## [The records]
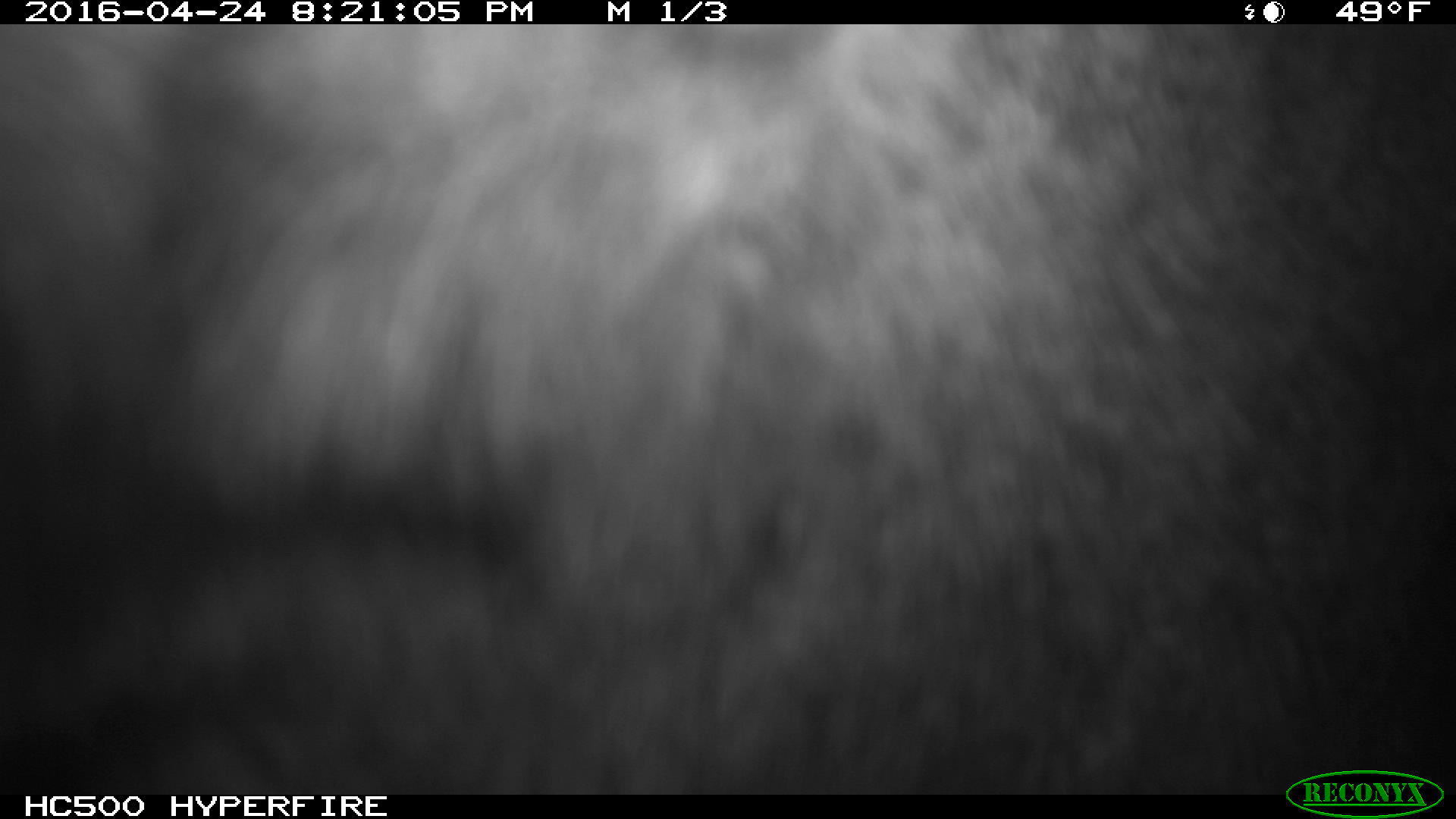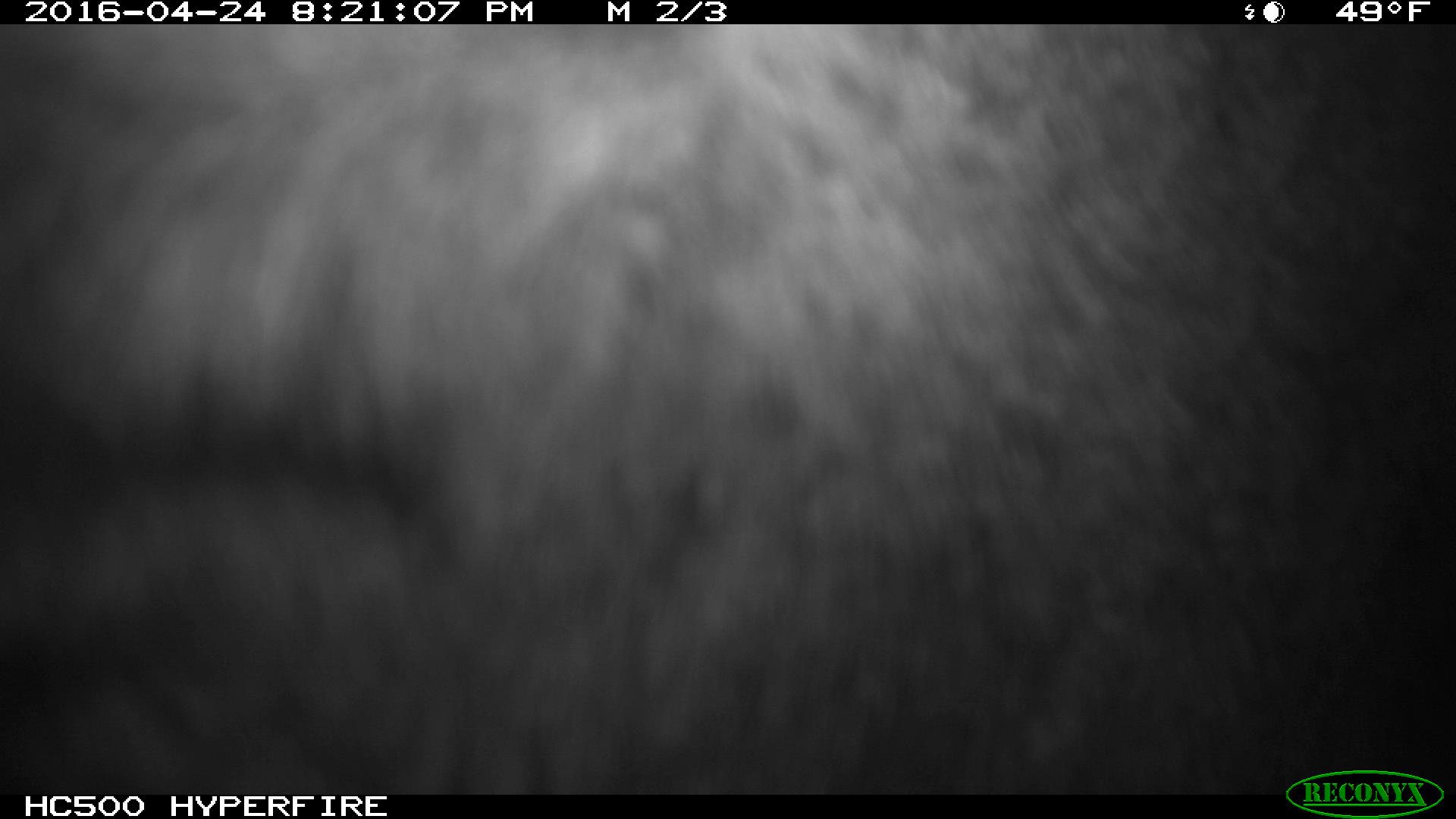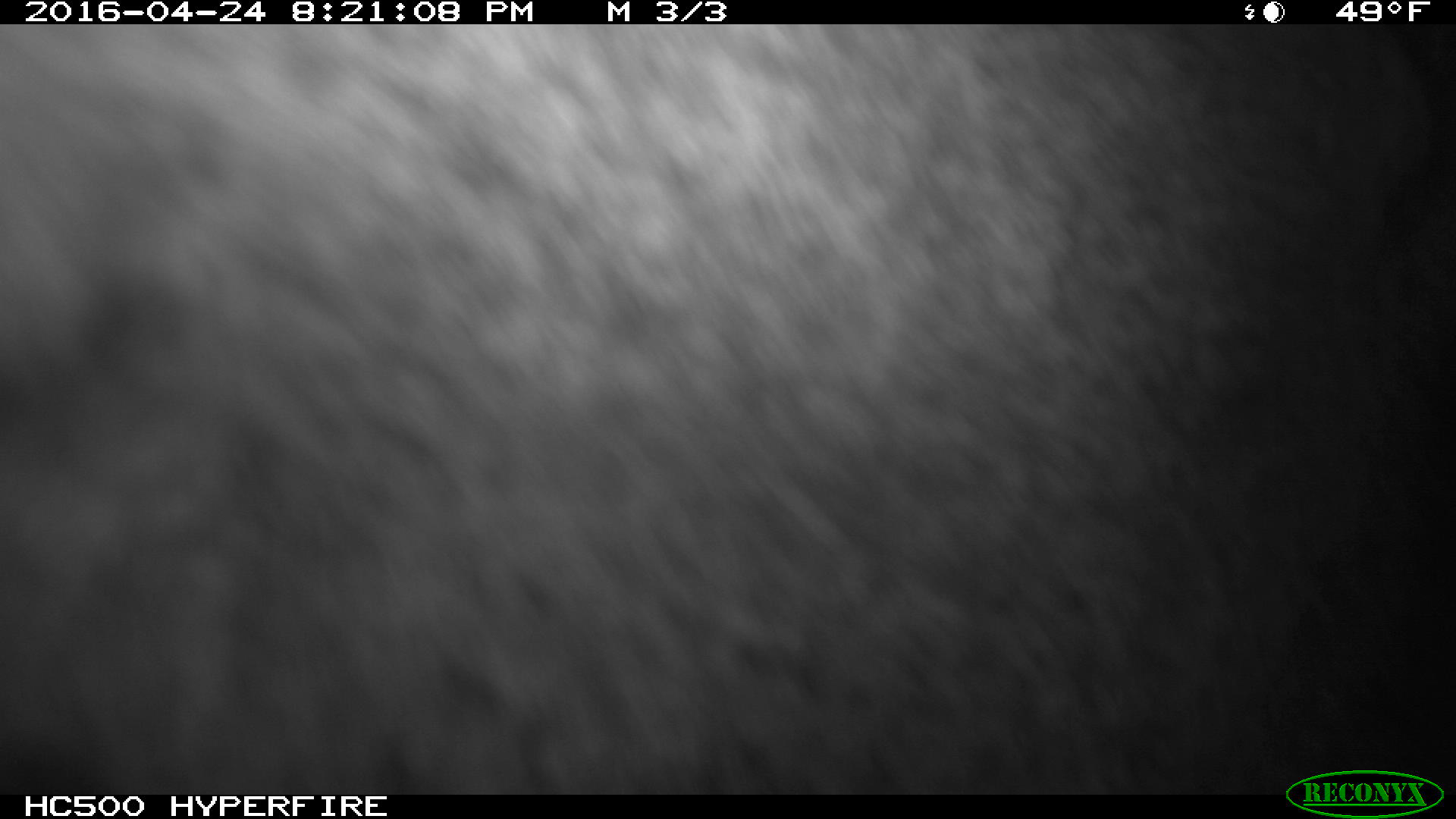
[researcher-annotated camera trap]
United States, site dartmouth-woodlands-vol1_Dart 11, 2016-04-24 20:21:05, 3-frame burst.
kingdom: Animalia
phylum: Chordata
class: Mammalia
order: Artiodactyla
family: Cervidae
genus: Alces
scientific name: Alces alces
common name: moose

---

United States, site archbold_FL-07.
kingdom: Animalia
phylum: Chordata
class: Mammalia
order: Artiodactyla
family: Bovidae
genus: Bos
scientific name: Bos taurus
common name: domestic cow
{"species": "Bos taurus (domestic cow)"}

## [Required action]
Show the lines of the records above that mention "site".

## [Answer area]
United States, site dartmouth-woodlands-vol1_Dart 11, 2016-04-24 20:21:05, 3-frame burst.
United States, site archbold_FL-07.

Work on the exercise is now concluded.